Excerpt

* begin *

Select Committee on Treasury Minutes of Evidence

Examination of Witnesses (Questions 1300 - 1319)



  Q1300  Mr Todd: Do you think this episode has enhanced your ability to win audit business in this particular sector?

  Mr Sexton: I think our ability to win business is dictated by our ability to deliver a quality audit in whatever market.

  Q1301  Mr Todd: Therefore, you think it has done no reputational damage at all?

  Mr Sexton: I believe that the audit process as judged by reference to the specifics of Northern Rock in the annual and interim reports—our opinion on the latter was signed on 25 July—discloses very accurate information about liquidity and other structures within Northern Rock.

  Q1302  Mr Todd: Financial institutions do not have to get their audit from you; there is a competitive marketplace here. You think it has made no difference and the market believes that you have performed a technical task to the best of our ability and you are a good provider of these services in future?

  Mr Sexton: I believe that to be the case.

  Q1303  Mr Todd: Good! I am glad you are so confident. I turn to events in April when the bank chose to alter its lending pattern, at least so it told us, to reduce the level of new loan activity. Did you have any role in suggesting that it might need to do that to reduce the level of risk?

  Mr Sexton: I am not involved in the detailed delivery of audit services to Northern Rock, but to the best of my knowledge, no.

  Q1304  Mr Todd: Mr Hitchins, do you have anything useful to add to that? Were you closer to this?

* end *

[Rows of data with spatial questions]
* begin *

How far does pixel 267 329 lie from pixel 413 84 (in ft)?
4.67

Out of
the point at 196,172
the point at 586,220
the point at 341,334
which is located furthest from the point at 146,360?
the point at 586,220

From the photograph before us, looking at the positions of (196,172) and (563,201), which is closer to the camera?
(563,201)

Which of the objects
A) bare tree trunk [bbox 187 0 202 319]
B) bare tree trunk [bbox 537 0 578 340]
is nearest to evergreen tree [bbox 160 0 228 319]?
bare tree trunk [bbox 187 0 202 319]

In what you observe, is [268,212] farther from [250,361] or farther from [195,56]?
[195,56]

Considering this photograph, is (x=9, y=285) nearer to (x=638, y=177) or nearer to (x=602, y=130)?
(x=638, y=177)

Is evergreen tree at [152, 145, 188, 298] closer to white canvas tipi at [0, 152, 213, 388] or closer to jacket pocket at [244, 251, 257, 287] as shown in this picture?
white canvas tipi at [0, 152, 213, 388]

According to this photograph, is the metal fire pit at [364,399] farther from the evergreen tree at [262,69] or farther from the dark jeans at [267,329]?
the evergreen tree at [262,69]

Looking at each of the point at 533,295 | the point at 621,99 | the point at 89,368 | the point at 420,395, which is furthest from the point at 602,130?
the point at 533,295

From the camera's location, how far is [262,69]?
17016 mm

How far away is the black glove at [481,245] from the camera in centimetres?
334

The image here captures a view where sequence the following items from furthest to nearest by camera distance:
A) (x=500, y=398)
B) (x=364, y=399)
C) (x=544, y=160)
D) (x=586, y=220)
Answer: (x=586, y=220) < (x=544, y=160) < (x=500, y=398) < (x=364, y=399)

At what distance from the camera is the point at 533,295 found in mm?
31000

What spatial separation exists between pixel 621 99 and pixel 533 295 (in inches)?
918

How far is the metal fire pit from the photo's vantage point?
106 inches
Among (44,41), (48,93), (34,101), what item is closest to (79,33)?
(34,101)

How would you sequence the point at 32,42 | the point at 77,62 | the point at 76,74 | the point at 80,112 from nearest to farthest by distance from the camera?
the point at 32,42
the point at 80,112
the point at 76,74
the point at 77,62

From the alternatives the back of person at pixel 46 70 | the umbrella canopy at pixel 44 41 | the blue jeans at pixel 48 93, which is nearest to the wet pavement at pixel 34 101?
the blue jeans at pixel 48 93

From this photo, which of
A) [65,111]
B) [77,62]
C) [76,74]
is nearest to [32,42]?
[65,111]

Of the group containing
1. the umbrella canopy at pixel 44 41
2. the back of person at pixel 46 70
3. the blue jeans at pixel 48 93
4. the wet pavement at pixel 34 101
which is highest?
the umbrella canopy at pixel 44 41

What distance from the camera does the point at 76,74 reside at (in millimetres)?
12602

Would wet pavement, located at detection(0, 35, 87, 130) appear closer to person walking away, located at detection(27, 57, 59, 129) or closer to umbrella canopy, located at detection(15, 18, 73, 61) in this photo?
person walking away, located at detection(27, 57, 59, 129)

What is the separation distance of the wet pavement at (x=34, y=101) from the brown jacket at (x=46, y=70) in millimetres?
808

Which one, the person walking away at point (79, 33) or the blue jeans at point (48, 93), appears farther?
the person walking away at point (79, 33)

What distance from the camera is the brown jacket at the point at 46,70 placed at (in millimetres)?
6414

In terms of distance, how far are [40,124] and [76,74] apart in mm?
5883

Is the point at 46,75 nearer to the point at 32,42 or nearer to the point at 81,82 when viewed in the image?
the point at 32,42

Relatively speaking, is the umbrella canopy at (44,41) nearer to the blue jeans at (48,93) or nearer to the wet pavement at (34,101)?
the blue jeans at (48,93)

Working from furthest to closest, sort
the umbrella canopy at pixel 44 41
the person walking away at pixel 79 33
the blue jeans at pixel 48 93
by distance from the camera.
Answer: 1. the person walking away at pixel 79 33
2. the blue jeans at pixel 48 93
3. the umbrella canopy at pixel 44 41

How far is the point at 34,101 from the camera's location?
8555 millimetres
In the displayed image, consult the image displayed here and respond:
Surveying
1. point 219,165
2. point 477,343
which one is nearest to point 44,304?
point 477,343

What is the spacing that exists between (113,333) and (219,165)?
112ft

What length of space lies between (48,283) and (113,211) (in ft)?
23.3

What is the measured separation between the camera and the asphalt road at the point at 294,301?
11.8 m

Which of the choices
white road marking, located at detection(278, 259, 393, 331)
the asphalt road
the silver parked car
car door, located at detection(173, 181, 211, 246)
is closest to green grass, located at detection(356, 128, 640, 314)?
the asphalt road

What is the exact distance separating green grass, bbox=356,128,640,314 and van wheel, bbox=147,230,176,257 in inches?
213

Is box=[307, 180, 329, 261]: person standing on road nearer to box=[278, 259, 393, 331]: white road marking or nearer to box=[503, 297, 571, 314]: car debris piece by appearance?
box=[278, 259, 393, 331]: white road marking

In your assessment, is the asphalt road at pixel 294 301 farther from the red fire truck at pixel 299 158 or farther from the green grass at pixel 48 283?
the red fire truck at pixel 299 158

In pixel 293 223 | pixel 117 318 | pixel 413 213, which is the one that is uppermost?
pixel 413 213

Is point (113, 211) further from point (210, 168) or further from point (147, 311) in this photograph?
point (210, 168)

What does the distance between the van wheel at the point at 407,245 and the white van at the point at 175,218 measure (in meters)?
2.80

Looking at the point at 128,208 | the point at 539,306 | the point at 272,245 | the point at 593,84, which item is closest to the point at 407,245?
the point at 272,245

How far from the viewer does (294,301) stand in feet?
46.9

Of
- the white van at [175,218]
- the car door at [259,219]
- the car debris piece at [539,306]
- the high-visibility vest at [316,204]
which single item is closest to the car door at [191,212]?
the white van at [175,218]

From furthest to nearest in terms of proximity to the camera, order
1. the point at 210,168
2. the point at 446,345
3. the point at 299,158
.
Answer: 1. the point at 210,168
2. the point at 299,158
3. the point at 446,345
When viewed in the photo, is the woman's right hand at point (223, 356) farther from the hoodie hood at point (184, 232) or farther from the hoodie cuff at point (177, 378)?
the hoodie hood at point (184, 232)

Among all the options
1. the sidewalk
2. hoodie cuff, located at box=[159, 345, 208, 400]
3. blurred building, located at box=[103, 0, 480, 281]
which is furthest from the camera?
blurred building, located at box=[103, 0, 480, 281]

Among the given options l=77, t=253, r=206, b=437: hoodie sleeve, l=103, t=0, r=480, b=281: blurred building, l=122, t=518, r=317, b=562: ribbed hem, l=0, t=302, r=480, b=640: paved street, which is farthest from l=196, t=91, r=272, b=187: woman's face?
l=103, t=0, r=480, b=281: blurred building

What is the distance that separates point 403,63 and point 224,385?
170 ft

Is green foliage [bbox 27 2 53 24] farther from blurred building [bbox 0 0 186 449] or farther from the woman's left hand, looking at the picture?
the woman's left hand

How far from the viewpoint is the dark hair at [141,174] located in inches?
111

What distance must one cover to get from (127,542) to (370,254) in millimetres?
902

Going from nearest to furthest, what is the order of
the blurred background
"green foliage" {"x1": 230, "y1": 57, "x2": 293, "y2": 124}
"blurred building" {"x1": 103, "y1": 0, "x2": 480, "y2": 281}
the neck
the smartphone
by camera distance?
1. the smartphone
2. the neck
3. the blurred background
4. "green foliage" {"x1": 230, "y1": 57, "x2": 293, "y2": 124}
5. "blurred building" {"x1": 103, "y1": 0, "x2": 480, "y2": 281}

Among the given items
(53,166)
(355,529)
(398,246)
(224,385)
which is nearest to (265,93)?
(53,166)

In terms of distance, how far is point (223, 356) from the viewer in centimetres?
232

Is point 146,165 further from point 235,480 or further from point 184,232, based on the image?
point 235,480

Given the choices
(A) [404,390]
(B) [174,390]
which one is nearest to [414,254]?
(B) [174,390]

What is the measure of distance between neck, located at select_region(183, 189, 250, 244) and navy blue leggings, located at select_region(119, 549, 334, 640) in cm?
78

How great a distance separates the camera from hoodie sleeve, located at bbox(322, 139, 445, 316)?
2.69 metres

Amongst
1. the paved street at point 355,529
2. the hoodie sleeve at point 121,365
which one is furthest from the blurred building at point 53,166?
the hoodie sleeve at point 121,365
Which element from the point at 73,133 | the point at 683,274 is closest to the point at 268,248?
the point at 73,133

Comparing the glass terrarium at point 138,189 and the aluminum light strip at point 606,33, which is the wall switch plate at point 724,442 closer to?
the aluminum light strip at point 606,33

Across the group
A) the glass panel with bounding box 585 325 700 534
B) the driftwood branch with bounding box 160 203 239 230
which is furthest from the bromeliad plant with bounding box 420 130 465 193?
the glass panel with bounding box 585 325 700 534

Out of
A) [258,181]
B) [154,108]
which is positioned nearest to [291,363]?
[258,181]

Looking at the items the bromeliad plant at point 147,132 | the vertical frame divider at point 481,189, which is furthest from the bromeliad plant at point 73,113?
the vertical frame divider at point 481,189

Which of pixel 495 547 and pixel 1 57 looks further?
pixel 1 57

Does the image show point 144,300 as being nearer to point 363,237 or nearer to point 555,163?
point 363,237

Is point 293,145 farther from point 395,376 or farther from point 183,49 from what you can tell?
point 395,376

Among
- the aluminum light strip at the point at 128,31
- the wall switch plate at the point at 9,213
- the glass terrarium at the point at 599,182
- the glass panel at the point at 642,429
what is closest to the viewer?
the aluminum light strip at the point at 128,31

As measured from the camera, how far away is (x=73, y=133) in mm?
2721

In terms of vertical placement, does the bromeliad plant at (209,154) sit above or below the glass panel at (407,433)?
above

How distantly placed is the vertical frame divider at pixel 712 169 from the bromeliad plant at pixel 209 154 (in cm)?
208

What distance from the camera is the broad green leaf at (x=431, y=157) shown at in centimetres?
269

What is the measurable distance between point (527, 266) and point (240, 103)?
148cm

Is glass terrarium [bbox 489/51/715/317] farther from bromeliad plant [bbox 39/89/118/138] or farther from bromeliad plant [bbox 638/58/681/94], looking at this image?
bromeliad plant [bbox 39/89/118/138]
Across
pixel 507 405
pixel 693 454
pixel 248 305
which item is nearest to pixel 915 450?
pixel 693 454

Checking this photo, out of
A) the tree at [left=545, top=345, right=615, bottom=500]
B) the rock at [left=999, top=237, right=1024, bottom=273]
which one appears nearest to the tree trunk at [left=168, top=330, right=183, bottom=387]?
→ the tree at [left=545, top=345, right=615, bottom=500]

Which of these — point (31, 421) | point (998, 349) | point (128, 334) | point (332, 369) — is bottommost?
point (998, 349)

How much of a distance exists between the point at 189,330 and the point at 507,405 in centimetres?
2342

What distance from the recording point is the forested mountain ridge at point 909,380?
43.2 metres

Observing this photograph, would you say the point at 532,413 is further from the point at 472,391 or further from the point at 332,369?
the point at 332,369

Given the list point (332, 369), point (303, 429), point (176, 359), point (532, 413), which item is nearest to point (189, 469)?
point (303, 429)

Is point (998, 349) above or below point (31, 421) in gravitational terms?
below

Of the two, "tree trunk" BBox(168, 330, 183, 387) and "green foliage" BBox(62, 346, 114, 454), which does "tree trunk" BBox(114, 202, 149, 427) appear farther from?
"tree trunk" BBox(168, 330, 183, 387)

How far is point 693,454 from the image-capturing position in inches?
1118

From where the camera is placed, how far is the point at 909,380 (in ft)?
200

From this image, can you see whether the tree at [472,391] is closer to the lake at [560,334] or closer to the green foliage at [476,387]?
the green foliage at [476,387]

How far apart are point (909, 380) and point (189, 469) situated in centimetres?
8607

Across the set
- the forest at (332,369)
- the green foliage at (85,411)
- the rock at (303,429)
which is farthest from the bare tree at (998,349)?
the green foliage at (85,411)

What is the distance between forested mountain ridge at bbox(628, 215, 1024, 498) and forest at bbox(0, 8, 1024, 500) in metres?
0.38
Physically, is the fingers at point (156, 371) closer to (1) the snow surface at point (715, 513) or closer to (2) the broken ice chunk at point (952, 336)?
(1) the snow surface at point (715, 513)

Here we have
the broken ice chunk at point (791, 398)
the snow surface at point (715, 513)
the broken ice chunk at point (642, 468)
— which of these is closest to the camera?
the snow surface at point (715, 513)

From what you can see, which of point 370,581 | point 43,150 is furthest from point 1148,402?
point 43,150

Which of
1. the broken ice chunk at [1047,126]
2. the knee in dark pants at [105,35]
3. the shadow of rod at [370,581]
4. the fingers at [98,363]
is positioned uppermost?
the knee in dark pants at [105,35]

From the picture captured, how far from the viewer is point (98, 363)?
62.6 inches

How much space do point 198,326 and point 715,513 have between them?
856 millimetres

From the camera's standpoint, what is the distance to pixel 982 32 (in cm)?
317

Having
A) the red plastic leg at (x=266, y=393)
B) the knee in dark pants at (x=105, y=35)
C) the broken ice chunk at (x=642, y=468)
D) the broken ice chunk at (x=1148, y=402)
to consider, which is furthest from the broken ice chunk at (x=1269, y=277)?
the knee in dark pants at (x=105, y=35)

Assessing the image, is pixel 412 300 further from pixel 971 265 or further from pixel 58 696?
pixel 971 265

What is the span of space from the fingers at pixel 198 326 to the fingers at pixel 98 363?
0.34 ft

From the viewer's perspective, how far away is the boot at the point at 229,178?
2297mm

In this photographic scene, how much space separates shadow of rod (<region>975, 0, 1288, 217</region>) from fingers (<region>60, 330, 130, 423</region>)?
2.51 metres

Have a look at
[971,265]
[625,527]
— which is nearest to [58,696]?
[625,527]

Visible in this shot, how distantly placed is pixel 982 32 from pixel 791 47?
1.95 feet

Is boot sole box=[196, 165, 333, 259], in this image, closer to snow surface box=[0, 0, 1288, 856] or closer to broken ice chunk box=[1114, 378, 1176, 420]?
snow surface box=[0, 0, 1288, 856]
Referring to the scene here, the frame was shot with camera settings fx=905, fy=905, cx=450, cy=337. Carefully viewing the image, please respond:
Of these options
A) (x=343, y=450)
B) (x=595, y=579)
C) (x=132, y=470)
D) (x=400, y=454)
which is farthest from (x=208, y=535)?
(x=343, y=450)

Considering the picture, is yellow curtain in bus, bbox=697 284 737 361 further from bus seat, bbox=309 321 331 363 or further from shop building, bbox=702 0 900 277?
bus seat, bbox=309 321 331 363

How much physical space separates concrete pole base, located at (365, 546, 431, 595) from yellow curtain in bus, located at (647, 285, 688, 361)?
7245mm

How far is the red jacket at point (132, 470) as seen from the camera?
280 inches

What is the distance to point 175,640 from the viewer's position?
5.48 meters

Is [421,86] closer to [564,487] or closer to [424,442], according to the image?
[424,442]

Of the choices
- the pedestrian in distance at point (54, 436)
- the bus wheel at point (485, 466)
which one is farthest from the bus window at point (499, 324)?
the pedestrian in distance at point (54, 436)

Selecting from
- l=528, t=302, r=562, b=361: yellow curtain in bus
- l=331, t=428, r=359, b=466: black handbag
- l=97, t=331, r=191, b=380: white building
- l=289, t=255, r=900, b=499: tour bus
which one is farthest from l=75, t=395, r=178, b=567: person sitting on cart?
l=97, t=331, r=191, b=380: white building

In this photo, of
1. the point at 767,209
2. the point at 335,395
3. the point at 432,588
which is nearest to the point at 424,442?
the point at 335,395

* end *

Set down the hearing transcript word for word, everything from "Mr Sexton: I think" down to "damage at all?". This data was taken from a separate source.

Solution for this problem
Mr Sexton: I think our ability to win business is dictated by our ability to deliver a quality audit in whatever market.

  Q1301  Mr Todd: Therefore, you think it has done no reputational damage at all?